Who Leads the Quantum Race?
Sankar Das Sarma, a theoretical condensed matter physicist at the University of Maryland, told Business Insider that Amazon Web Services Ocelot chip, Google’s Willow, and IBM’s Condor use a “more conventional” superconducting approach to quantum development compared to other competitors.
By contrast, Microsoft’s approach is based on topological Majorana zero modes, which also have a superconductor, but in “a radically different manner,” he said. If the Majorana 1 chip works correctly, Das Sarma added, it is protected topologically with minimal need for error correction, compared to claims from other tech companies that they have improved conventional error correction methods. Still, each company’s approach is “very different,” Das Sarma said. “It is premature to comment on who is ahead since the whole subject is basically in the initial development phase.”

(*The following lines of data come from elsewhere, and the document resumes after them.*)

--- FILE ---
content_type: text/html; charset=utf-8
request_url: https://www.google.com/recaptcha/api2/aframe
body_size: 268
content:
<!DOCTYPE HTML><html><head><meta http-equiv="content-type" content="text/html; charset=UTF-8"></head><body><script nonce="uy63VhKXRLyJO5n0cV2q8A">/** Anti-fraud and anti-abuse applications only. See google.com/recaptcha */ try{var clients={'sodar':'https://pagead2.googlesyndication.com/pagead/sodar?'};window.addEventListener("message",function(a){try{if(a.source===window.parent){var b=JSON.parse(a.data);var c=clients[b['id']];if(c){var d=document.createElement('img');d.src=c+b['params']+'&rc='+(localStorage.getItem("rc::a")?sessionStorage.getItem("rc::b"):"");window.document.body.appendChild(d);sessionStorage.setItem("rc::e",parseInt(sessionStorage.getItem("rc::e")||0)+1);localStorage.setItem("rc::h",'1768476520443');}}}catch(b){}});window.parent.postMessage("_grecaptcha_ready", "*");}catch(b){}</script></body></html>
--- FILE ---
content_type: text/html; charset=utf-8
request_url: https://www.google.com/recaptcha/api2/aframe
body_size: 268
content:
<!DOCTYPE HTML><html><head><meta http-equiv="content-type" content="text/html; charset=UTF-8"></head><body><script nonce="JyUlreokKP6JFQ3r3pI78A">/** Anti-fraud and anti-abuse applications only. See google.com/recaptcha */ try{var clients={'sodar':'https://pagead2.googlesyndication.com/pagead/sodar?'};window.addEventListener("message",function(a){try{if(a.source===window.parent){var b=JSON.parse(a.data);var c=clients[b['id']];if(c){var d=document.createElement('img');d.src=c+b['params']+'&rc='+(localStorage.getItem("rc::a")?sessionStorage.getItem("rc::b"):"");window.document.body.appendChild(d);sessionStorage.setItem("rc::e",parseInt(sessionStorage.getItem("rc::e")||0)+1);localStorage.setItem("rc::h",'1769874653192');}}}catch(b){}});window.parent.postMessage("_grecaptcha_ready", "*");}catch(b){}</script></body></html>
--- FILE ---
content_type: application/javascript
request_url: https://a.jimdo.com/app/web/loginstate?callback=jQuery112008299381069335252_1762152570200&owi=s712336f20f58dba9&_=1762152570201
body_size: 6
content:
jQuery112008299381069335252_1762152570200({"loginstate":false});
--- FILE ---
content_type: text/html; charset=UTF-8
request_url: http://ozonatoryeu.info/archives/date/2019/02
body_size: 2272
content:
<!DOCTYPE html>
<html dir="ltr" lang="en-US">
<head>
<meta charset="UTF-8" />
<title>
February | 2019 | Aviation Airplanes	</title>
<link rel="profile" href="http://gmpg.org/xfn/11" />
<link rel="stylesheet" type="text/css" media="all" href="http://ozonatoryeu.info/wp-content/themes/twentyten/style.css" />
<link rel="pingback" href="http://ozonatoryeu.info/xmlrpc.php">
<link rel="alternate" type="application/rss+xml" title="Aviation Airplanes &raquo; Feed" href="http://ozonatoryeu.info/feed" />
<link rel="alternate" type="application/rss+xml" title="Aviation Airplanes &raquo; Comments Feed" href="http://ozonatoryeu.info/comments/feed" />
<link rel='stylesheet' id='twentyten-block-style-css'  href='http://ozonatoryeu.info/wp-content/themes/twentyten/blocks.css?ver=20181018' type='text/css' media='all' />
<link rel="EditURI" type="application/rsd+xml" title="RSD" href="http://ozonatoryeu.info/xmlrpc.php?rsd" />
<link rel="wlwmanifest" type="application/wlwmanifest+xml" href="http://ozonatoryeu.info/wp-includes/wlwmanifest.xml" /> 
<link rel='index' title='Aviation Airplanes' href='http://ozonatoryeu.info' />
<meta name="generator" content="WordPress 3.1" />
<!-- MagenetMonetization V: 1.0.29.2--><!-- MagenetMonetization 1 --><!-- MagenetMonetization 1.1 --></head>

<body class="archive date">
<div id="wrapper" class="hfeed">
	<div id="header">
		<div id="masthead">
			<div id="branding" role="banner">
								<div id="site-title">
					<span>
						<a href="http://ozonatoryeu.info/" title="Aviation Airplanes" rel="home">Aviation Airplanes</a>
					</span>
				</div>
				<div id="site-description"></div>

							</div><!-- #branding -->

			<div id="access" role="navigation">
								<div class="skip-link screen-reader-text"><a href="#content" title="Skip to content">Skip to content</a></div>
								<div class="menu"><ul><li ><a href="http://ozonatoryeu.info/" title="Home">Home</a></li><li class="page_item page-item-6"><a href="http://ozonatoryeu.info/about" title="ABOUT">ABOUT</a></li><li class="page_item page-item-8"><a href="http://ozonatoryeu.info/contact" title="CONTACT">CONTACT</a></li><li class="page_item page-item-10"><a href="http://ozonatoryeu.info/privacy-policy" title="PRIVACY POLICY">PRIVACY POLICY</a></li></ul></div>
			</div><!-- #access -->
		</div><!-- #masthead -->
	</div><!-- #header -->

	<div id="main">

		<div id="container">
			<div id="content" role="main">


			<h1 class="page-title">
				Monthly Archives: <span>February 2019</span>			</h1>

Georges-Olivier Reymond, CEO of quantum computing startup Pasqal, cautions that Big Tech companies should be cautious about “raising expectations when promoting results.” This caution is shared by Scott Crowder, IBM’s VP of quantum adoption and business development, who expressed concerns that “over-hype” could lead people to discount quantum technology before its promise can be realized.
“We think we are on the cusp of demonstrating quantum advantage,” said Crowder, referring to when a quantum computer outperforms classical machines. “But the industry is still a few years from a fully fault-tolerant quantum computer.”